Researchers at the University of Alabama at Birmingham injected a foam sealant into the lungs of a former smoker on Oct. 29, 2012, to treat his worsening emphysema. He was the first patient in the United States treated in a late-stage clinical trial of the AeriSeal System. The therapy, approved for use in parts of Europe and Israel, is undergoing investigation in the U.S. as a potential method of reducing lung volume in patients with severe emphysema.
Emphysema, a lung disease usually caused by smoking, damages air sacs in the lung called alveoli. The sacs fill with air that the body is unable to exhale, causing the lungs to expand. This in turn flattens the diaphragm, the primary muscle used for breathing. The flattened diaphragm is unable to function properly, making it extremely difficult for the individual to breathe. An estimated 4.9 million Americans have been diagnosed with emphysema.
A treatment known as lung volume reduction surgery has been employed to treat emphysema with some success. In the procedure, diseased portions of the lungs are surgically removed, allowing the lungs to return to a more normal size. This in turn allows the diaphragm to resume normal function. However, lung volume reduction surgery comes with substantial risk, including a 50 percent risk of major cardiac or pulmonary complications.

————

§ WHAT IS NEEDED
List every part of the body named in the emphysema passage. The data that follow have no connection to the emphysema passage.

(Stored items)
————

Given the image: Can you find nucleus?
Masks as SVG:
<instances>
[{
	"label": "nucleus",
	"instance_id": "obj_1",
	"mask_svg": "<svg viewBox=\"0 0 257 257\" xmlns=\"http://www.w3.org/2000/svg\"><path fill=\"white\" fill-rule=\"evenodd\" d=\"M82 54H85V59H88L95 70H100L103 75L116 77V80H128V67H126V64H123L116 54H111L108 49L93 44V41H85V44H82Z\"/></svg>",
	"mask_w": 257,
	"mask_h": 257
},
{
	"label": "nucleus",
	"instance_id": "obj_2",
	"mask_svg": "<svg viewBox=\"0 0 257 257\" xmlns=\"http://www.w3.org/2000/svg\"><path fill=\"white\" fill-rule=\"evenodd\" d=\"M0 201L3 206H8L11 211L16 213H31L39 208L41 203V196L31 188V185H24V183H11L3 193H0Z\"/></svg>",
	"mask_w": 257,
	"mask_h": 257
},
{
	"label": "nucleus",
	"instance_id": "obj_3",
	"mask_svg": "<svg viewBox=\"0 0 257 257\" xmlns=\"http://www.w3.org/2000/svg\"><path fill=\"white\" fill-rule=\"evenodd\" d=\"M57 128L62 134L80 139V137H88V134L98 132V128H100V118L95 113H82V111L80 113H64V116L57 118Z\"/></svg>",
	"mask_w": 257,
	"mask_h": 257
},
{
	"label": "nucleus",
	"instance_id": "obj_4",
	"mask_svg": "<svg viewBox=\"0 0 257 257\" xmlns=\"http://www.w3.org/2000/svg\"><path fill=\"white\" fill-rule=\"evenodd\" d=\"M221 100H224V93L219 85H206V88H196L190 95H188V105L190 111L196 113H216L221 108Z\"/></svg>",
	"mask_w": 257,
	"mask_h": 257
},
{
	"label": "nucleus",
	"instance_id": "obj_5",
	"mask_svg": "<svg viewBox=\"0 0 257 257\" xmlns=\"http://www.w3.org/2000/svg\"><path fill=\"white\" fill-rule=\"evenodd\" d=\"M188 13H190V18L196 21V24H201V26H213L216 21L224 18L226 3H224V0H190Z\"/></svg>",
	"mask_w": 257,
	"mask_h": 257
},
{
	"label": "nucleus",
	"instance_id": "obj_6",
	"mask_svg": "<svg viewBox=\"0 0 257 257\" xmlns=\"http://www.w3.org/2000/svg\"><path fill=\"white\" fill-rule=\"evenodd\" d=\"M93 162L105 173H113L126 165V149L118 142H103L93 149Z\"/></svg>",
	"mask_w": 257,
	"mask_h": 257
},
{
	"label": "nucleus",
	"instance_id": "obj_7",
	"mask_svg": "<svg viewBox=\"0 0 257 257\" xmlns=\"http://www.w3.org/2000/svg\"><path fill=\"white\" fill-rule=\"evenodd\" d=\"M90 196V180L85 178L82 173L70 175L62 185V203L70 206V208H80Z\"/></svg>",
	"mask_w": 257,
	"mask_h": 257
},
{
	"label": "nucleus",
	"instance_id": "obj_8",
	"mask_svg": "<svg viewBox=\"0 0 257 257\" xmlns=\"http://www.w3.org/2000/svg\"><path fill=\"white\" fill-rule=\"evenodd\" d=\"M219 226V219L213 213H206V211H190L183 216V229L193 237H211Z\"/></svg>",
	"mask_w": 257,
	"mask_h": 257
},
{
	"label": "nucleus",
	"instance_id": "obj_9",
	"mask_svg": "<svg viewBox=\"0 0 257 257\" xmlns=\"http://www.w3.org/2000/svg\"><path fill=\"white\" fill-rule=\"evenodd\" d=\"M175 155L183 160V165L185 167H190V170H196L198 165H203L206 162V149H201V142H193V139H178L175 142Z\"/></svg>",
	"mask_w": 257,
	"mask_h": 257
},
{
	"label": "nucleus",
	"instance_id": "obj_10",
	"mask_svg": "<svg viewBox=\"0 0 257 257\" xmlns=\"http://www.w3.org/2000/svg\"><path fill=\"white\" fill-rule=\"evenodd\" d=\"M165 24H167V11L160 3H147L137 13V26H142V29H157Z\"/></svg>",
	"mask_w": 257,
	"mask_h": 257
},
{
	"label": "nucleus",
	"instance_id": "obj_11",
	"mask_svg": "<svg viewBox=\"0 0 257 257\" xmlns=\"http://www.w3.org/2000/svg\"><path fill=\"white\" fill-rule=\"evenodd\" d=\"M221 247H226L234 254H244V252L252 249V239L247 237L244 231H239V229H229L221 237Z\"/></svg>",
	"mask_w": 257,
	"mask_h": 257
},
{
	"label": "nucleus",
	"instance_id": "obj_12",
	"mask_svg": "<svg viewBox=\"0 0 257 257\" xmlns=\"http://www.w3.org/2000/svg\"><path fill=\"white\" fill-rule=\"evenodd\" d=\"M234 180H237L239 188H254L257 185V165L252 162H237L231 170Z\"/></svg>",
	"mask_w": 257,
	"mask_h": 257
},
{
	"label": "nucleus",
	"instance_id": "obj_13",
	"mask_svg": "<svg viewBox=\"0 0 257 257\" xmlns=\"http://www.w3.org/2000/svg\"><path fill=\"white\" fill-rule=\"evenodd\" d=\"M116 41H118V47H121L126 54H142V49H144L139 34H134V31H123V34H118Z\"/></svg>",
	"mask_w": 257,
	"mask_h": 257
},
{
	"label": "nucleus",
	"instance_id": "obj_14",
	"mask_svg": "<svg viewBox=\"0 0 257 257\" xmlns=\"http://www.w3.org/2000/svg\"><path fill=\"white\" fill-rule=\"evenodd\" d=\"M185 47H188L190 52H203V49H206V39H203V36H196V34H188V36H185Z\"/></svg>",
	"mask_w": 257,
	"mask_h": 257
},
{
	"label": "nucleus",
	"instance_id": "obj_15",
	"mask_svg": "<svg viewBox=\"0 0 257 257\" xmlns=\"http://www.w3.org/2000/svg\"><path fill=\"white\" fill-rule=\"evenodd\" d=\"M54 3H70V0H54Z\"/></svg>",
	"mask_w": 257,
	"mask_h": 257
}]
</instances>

————

§ SOLUTION
- Lungs
- Air sacs (alveoli)
- Diaphragm